» **PROBLEM**: Pull out every line of the entries below that contains the string "farthest", matching case exactly.

» **Entries about pictured scenes**:
+++++
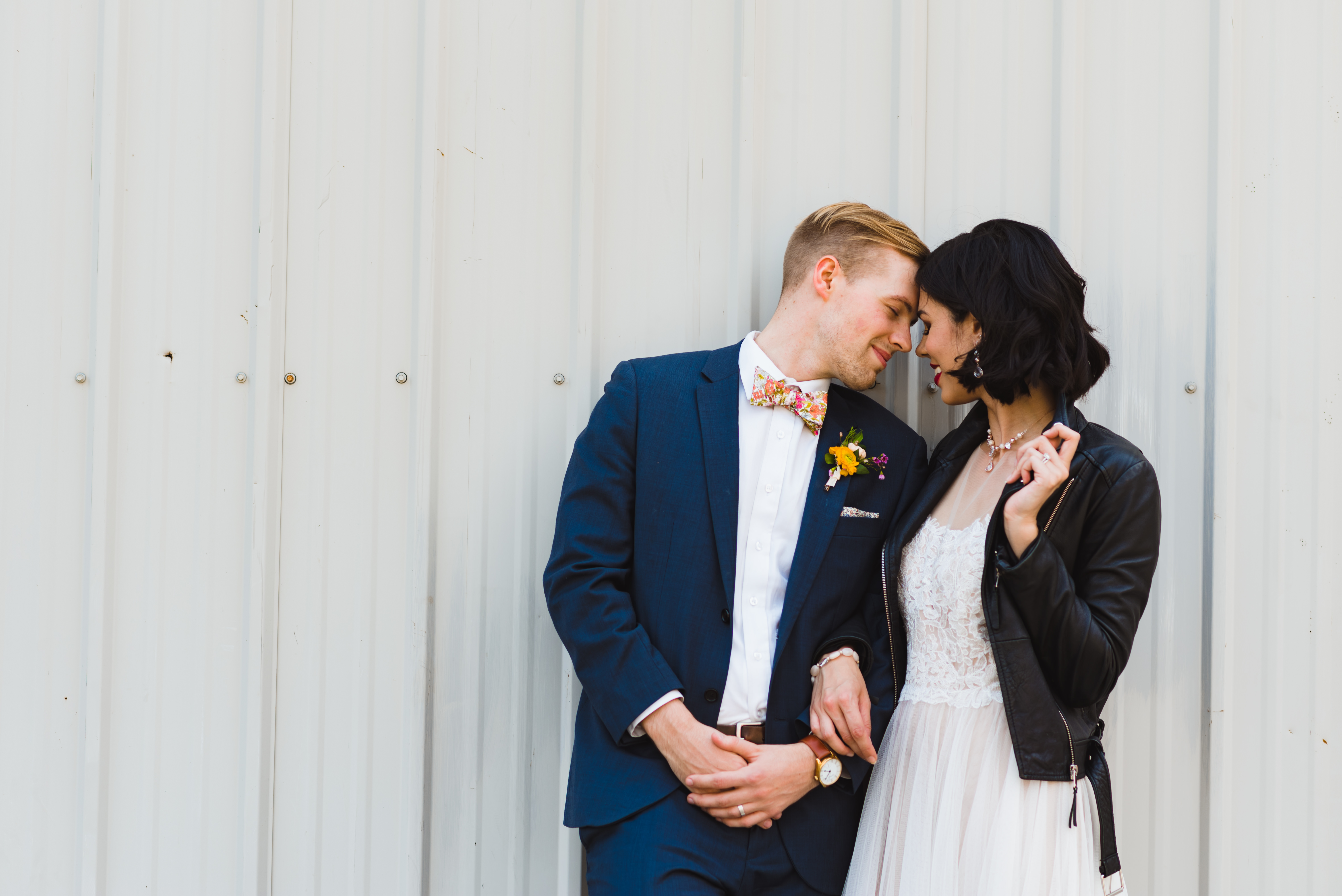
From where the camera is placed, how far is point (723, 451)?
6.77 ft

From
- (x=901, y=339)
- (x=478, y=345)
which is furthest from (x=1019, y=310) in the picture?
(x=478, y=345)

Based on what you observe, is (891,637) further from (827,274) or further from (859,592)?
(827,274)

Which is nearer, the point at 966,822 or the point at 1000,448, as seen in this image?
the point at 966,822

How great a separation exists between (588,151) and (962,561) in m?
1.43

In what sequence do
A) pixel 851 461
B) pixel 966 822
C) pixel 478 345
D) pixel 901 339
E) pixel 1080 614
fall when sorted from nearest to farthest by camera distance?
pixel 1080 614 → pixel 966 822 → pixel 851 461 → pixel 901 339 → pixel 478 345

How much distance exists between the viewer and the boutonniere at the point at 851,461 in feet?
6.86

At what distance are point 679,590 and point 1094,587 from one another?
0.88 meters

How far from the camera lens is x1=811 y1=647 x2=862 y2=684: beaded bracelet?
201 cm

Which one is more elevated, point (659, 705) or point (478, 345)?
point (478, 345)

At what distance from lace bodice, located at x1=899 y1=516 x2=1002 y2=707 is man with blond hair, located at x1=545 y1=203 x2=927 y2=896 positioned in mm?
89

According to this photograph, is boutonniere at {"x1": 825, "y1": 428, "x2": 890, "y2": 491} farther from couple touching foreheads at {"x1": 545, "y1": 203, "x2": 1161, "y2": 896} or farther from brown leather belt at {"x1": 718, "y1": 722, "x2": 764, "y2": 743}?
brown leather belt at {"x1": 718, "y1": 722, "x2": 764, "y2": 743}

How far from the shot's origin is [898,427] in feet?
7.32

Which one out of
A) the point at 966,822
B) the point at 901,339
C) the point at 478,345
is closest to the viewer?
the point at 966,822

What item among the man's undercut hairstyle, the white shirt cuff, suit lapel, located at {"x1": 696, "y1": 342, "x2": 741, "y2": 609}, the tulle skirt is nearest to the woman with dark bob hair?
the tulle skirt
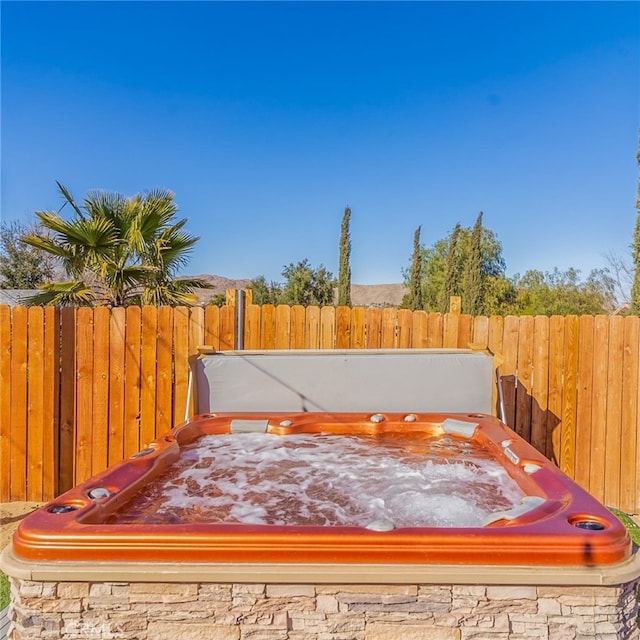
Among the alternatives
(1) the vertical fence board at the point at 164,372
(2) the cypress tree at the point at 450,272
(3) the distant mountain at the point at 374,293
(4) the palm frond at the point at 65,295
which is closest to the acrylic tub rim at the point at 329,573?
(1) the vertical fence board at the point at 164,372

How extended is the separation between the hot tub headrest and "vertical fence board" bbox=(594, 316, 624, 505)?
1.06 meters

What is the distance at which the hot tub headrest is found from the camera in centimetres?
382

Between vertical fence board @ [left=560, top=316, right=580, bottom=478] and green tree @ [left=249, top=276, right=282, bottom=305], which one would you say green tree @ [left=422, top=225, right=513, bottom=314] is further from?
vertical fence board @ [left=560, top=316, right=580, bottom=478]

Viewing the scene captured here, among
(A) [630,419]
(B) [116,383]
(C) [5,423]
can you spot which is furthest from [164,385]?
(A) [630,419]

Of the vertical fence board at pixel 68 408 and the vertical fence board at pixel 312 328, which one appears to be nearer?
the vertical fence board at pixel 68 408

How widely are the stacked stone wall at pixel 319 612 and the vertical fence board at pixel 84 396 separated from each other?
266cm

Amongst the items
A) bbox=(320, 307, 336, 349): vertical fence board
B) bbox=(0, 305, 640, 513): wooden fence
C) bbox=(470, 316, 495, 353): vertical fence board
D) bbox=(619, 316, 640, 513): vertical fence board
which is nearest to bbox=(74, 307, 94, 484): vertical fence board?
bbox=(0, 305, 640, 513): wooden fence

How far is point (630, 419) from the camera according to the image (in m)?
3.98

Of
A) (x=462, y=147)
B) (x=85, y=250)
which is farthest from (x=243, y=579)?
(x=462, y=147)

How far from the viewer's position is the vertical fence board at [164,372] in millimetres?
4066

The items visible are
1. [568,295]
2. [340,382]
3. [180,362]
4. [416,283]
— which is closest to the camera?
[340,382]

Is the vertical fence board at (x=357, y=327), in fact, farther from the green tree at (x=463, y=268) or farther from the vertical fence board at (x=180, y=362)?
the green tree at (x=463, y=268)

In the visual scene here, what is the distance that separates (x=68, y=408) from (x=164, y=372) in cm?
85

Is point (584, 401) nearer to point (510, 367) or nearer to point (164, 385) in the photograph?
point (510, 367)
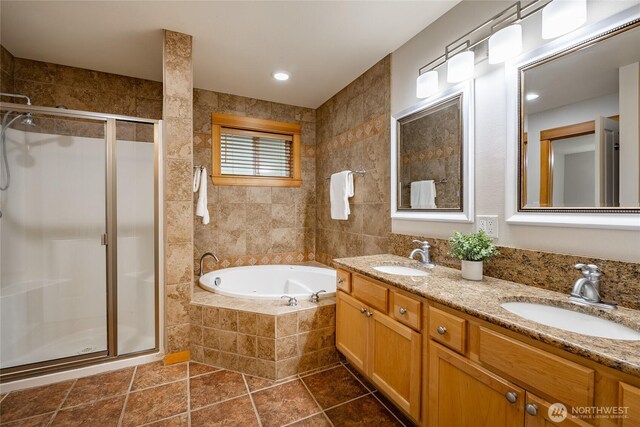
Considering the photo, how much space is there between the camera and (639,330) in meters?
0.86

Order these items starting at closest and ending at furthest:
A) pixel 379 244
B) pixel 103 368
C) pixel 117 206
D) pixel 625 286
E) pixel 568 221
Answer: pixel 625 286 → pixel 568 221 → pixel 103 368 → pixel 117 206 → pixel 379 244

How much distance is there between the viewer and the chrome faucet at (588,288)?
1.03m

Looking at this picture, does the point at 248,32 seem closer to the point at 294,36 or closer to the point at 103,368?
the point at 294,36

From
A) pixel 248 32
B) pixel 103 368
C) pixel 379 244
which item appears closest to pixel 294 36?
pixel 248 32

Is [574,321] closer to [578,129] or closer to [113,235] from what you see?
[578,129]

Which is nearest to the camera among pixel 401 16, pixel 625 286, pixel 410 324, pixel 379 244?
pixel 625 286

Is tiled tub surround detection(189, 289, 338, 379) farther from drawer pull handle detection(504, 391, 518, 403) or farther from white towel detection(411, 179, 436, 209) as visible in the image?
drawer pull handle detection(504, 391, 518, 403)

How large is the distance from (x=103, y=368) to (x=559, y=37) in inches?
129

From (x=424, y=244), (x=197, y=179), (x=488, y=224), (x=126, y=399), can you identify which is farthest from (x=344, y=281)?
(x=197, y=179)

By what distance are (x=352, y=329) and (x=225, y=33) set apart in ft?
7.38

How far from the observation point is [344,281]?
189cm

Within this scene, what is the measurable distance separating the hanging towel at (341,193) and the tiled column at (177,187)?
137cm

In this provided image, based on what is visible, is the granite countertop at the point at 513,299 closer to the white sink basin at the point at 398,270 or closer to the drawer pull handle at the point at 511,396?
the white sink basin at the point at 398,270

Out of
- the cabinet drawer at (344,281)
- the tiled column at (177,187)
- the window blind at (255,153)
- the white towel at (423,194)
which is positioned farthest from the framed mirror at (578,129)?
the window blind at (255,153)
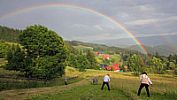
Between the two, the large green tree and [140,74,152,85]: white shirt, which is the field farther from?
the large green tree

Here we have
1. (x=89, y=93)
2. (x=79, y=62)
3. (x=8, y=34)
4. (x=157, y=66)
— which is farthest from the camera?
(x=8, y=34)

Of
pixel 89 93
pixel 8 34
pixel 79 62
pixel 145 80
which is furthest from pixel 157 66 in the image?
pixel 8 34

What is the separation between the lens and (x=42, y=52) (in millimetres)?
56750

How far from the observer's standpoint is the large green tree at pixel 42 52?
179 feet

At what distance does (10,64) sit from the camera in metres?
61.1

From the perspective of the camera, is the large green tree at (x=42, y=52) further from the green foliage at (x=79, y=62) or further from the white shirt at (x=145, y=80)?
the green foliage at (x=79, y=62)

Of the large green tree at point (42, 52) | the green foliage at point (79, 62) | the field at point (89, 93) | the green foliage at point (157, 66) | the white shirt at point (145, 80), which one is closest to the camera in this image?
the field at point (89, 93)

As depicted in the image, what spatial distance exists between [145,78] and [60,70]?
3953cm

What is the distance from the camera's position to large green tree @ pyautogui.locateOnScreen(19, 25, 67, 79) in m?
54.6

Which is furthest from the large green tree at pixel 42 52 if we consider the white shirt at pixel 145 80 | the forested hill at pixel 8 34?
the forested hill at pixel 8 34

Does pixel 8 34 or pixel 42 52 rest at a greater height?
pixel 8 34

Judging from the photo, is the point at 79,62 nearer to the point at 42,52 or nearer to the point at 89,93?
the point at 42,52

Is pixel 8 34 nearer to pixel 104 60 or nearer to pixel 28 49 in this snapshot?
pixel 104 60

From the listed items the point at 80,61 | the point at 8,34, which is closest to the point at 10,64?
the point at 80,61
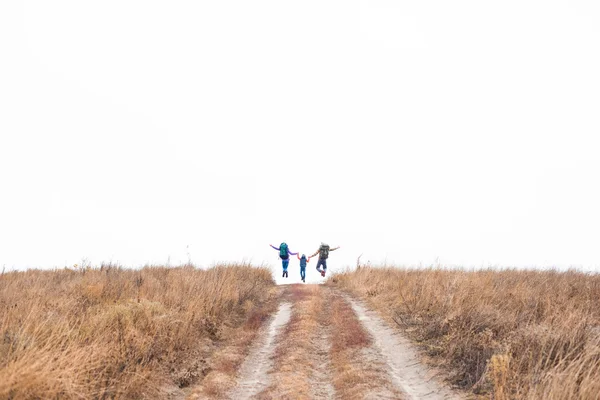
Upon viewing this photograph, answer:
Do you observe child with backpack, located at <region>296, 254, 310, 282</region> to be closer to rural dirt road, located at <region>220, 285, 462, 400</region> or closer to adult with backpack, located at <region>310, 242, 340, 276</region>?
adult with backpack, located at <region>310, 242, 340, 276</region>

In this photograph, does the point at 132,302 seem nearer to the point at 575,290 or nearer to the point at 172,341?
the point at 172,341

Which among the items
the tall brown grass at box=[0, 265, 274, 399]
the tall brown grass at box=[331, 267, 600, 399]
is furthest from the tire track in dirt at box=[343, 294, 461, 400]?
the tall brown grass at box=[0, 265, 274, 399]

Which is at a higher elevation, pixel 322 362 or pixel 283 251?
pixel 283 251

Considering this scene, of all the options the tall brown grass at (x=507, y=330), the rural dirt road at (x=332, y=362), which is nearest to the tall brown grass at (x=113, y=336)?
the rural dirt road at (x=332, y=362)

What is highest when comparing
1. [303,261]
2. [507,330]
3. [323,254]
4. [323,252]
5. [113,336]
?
+++++
» **SOLUTION TO THE EXERCISE**:
fall when sorted from nearest to farthest by camera distance?
which is farthest from (x=243, y=579)?
From (x=424, y=244), (x=197, y=179), (x=488, y=224), (x=126, y=399), can you identify which is farthest from (x=344, y=281)?
which is positioned farthest from the framed mirror at (578,129)?
— which is farthest from the camera?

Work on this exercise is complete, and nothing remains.